Il prossimo è sempre lontano

domenica 15 luglio 2007 alle 14:59
«... Ma quegli, volendosi giustificare, disse a Gesù: « E chi è il mio prossimo?» (Lc 10,25‑37)

In fondo, dobbiamo essere grati al «dottore della Legge» che ha posto sul tappeto la questione più impegnativa.
Non domanda, come ci saremmo aspettati: «Chi è Dio? »

Evidentemente, nel mondo dell'invisibile, lui si sente perfet­tamente a suo agio, si ritiene già al sicuro. Dio lo «possiede» (Tempio, funzioni, preghiere, pagamento delle decime, pratiche, osservanza scrupolosa della Legge). Dio non fa problema per lui. E’ in ottimi rapporti col cielo.

Il prossimo, invece, quello sì fa problema.

Proprio il prossimo che si vede, si sente, si tocca, si incontra, puzza, ci pianta i gomiti nello stomaco, è più difficile da amare che non Dio che pure è invisibile.

Più difficile «trovare» il prossimo che non Dio.

È la grossa questione che impegna da secoli la teologia di Israe­le, dilacerata tra:

‑ un universalismo astratto (amare tutti)
‑ e un particolarismo esclusivista, selettivo, discriminatorio (ama i tuoi correligionari, i buoni, i giusti, quelli della tua razza, della tua fede, delle tue idee, del tuo partito ... ).

Si intuisce che «amare tutti» può portare a non amare vera­mente nessuno.

E amare una categoria, un gruppo, escludendo aprioristica­mente gli altri, significa non amare affatto.
Ma fissiamo le due posizioni. Quella del legalista e quella del Cristo.

Lo scriba:

- Pretende una definizione di «prossimo»: sicura, precisa, definitiva, in modo da sentirsi a posto in coscienza.

‑ Pone una domanda circa l'oggetto dell'amore (chi devo trat­tare come prossimo?).

Pensa primariamente a sé: devo garantirmi la «vita eterna». Possibilmente con il minimo sforzo e il massimo di certezza. Per cui: fin dove devo arrivare? Fin dove sono obbligato? Dove e quando finisce il mio dovere?


Gesù:

‑ Evita di fornire una definizione di prossimo. Perché la defi­nizione lascia sempre fuori qualcosa o qualcuno. Mentre il Cristo intende lasciare aperta la porta. E, soprattutto, più che mettere a posto la coscienza, Gesù tende a tenerla in allarme, a introdurvi costantemente la spina dell'inquietudine, dell'insoddisfazione.

‑ Fa capire che il prossimo non è un oggetto, ma l'incontro tra due soggetti. Non si tratta di trovare il prossimo già bell’ e fatto, e scaricarci sopra un po' di pietà o elemosina, ma di «farci prossimo», ossia avvicinare. Perché il prossimo è sempre lontano. Lontano dalla strada dei nostri interessi, simpatie, gusti, idee, pro­grammi.

Il prossimo è distante: scostante. antipatico, cattivo, prepo­tente, indiscreto, immeritevole.

Il prossimo non ci viene incontro. Non favorisce il contatto. Non si rende amabile. Anzi, sembra fare di tutto per renderci estremamente arduo il comandamento dell'amore.

- _VOCI FORNITE_:

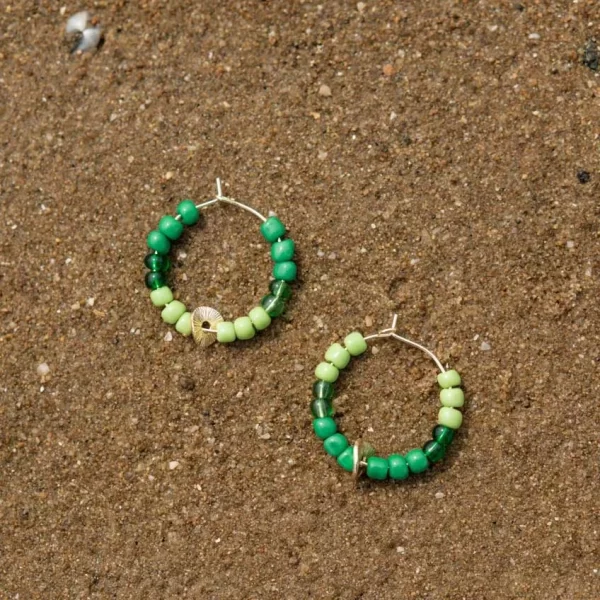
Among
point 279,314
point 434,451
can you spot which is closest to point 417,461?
point 434,451

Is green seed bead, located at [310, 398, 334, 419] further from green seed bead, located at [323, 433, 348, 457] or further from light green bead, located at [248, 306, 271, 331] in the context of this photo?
light green bead, located at [248, 306, 271, 331]

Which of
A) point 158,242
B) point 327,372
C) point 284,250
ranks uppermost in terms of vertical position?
point 158,242

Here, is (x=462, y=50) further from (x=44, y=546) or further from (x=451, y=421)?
(x=44, y=546)

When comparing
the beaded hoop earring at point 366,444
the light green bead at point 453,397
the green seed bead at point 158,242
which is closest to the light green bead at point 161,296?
the green seed bead at point 158,242

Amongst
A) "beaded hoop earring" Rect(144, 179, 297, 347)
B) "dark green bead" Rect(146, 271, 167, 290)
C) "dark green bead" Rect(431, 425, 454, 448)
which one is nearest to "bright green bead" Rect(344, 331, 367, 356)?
"beaded hoop earring" Rect(144, 179, 297, 347)

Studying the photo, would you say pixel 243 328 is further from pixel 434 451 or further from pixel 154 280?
pixel 434 451

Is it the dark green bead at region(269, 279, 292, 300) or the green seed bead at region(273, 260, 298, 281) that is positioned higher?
the green seed bead at region(273, 260, 298, 281)
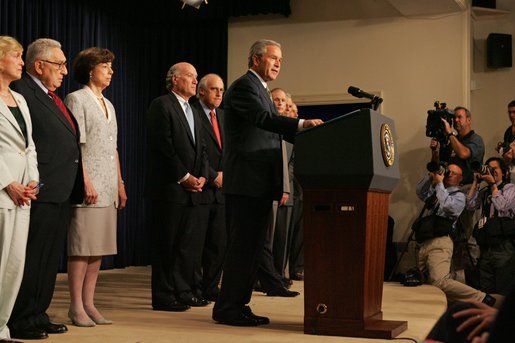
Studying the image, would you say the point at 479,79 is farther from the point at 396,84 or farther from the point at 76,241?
the point at 76,241

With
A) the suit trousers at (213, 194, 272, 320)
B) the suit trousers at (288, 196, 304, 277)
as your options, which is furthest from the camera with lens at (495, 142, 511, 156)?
the suit trousers at (213, 194, 272, 320)

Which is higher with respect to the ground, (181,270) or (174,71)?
(174,71)

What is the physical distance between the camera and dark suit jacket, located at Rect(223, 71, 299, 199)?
12.0 ft

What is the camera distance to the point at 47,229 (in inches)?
134

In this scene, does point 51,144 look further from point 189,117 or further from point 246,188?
point 189,117

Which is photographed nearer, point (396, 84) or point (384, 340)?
point (384, 340)

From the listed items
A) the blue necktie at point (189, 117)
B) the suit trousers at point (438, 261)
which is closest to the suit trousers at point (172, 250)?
the blue necktie at point (189, 117)

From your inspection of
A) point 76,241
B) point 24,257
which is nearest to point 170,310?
point 76,241

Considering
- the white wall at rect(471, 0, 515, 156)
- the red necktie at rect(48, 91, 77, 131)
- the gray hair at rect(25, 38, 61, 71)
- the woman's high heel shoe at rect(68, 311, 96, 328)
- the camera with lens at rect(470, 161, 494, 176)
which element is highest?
the white wall at rect(471, 0, 515, 156)

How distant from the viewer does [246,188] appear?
12.0 feet

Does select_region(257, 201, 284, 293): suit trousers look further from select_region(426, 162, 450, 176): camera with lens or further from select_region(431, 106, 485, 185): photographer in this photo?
select_region(431, 106, 485, 185): photographer

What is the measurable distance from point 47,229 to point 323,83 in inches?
228

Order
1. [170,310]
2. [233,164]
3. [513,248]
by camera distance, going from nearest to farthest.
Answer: [233,164], [170,310], [513,248]

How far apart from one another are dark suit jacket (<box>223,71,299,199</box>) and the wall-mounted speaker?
552 cm
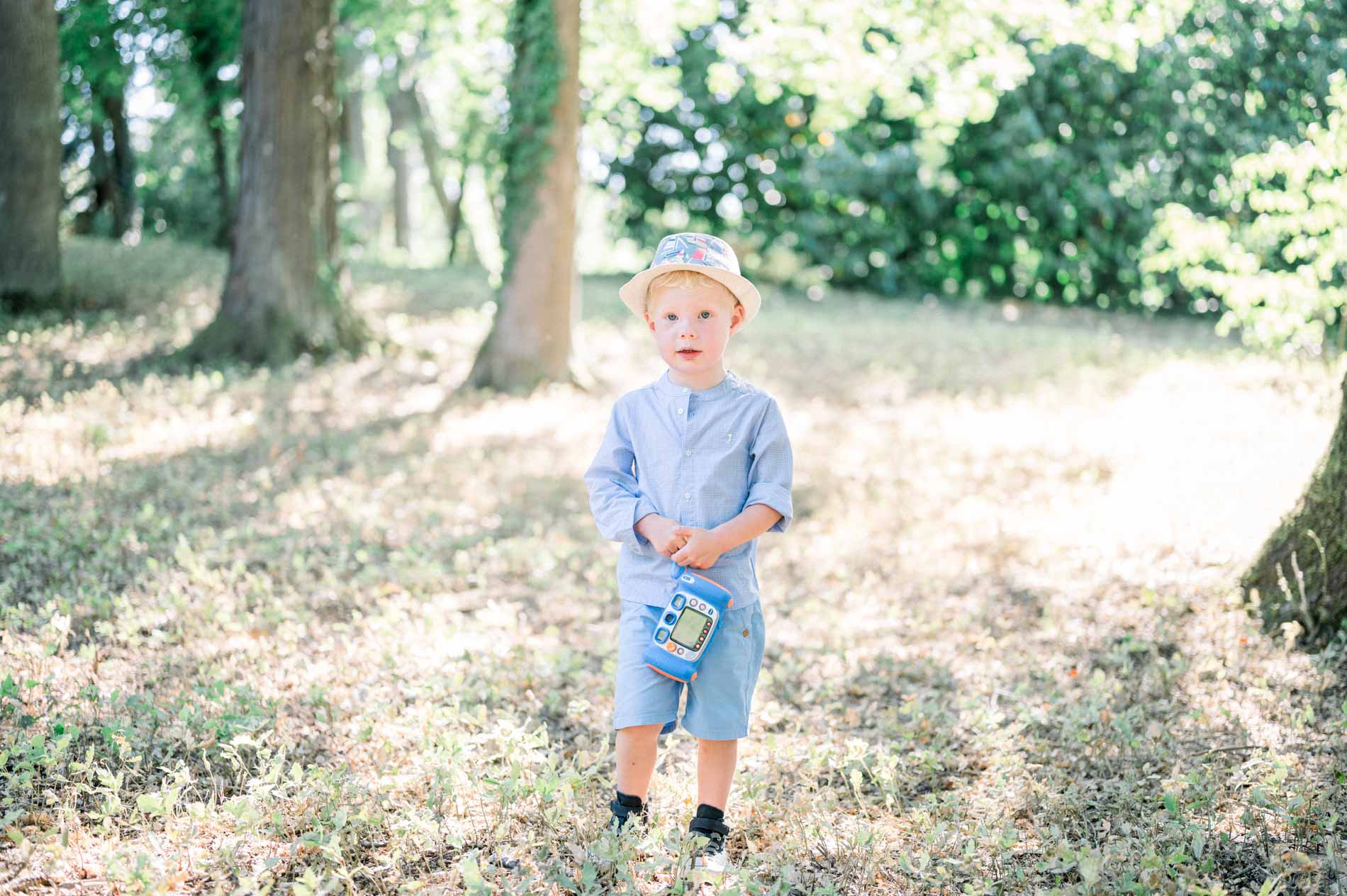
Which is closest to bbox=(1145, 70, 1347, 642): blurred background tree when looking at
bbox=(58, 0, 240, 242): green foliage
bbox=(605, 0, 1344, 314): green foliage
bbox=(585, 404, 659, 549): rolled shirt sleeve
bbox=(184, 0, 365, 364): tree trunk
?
bbox=(585, 404, 659, 549): rolled shirt sleeve

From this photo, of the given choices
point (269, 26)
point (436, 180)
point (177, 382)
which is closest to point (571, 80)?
point (269, 26)

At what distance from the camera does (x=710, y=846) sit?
3.05 m

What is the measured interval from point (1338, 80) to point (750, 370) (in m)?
6.26

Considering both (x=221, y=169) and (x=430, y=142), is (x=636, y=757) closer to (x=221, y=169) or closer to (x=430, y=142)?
(x=221, y=169)

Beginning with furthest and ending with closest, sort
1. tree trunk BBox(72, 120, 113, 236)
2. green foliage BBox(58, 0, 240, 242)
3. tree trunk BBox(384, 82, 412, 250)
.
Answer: tree trunk BBox(384, 82, 412, 250) < tree trunk BBox(72, 120, 113, 236) < green foliage BBox(58, 0, 240, 242)

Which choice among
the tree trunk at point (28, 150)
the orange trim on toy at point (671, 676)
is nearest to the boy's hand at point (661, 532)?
the orange trim on toy at point (671, 676)

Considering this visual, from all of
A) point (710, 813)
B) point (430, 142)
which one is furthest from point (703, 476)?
point (430, 142)

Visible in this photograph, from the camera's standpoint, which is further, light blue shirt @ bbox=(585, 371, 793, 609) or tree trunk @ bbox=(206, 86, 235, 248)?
tree trunk @ bbox=(206, 86, 235, 248)

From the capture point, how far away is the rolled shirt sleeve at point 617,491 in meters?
2.99

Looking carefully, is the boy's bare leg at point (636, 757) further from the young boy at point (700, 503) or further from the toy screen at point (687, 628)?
the toy screen at point (687, 628)

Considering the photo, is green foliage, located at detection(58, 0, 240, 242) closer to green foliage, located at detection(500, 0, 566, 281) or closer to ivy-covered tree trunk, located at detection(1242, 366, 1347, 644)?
green foliage, located at detection(500, 0, 566, 281)

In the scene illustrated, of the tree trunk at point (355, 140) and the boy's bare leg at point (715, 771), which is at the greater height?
the tree trunk at point (355, 140)

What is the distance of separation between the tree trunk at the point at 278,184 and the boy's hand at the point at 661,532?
25.5 ft

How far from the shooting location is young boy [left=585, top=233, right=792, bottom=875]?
295cm
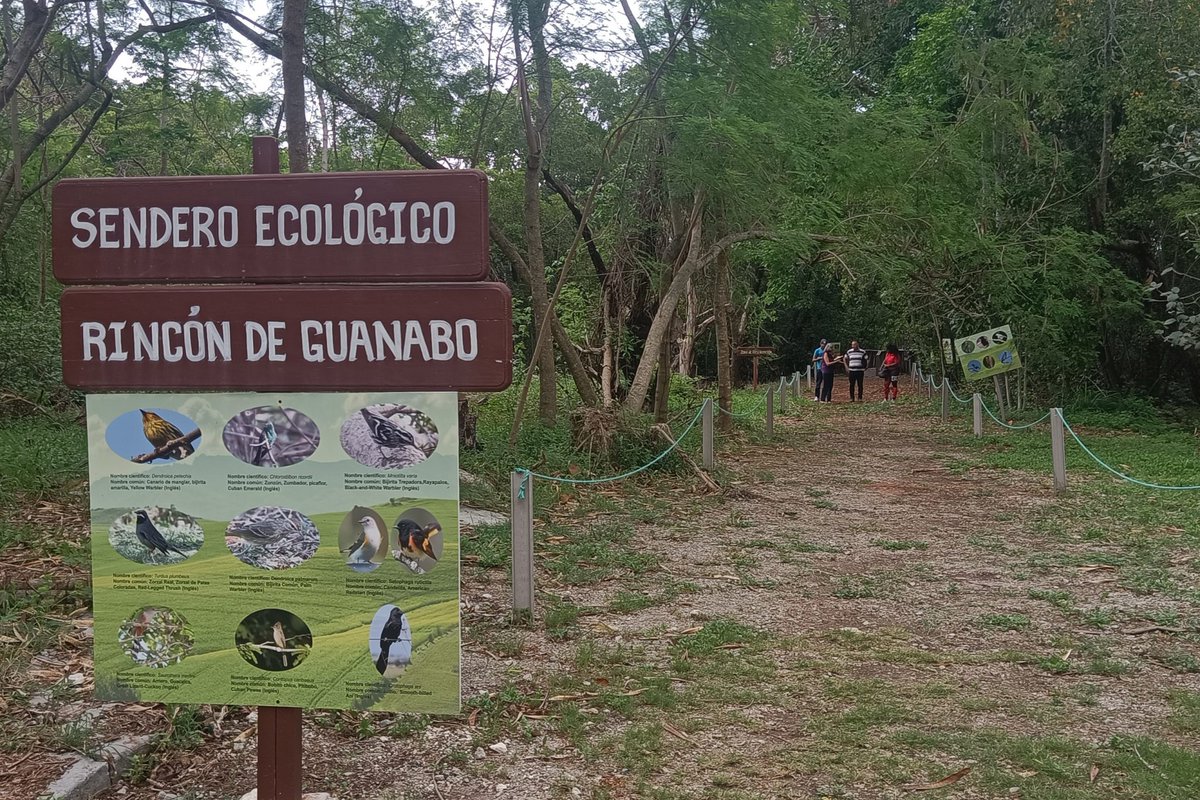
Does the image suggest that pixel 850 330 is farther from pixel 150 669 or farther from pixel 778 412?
pixel 150 669

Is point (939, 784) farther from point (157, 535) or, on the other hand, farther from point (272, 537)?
point (157, 535)

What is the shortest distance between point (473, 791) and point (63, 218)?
2653 mm

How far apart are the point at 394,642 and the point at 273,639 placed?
414mm

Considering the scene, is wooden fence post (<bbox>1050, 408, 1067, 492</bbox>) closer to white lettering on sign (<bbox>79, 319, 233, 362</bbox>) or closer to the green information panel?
the green information panel

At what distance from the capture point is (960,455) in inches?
603

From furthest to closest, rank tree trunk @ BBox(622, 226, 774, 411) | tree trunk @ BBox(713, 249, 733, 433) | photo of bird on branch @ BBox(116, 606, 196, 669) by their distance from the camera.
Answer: tree trunk @ BBox(713, 249, 733, 433), tree trunk @ BBox(622, 226, 774, 411), photo of bird on branch @ BBox(116, 606, 196, 669)

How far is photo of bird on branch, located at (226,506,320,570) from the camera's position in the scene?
324 cm

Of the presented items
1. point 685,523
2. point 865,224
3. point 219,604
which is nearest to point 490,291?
point 219,604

- _DA SVOLGERE_: Stabilisca se le affermazioni (a), (b) e (c) concordano con la riflessione sul prossimo, rispondendo sì o no e riportando alla lettera le parole decisive del testo. (a) Il dottore della Legge domanda chi sia Dio. (b) Gesù evita di fornire una definizione di prossimo. (c) Il prossimo ci viene incontro. Le voci fornite non servono allo svolgimento.

- _RISPOSTA COMPLETA_:
(a) No: «Non domanda, come ci saremmo aspettati: «Chi è Dio? »»
(b) Sì: «Evita di fornire una definizione di prossimo.»
(c) No: «Il prossimo non ci viene incontro.»